Exercise details: Arrange the material from the line containing "Judging from this" through the line containing "Looking at what" as a Markdown table with columns headed "No." and "Text". Number each line and leave out any blank lines.

Material for the task:
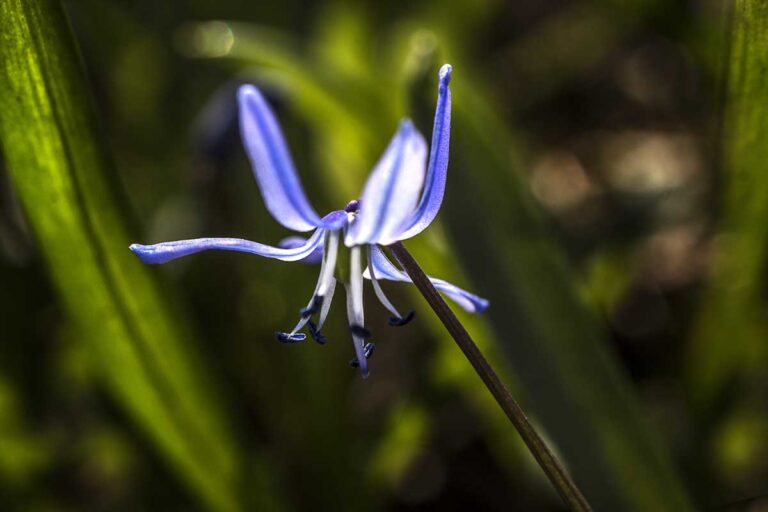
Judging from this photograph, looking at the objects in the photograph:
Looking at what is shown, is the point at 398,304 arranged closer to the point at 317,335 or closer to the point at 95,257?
==
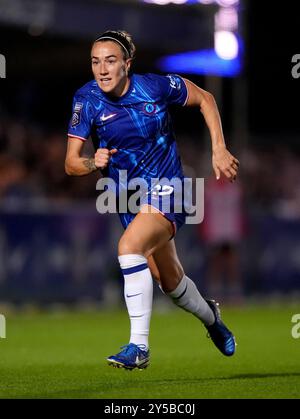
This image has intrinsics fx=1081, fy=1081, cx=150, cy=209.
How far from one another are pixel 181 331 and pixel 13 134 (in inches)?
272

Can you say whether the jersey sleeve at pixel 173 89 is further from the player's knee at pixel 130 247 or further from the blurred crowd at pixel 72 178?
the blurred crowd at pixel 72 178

Task answer:
| No. | Text |
|---|---|
| 1 | Judging from this photograph, looking at the objects in the photograph: |
| 2 | Looking at what is shown, is the point at 398,304 arranged closer to the point at 317,335 or closer to the point at 95,257? |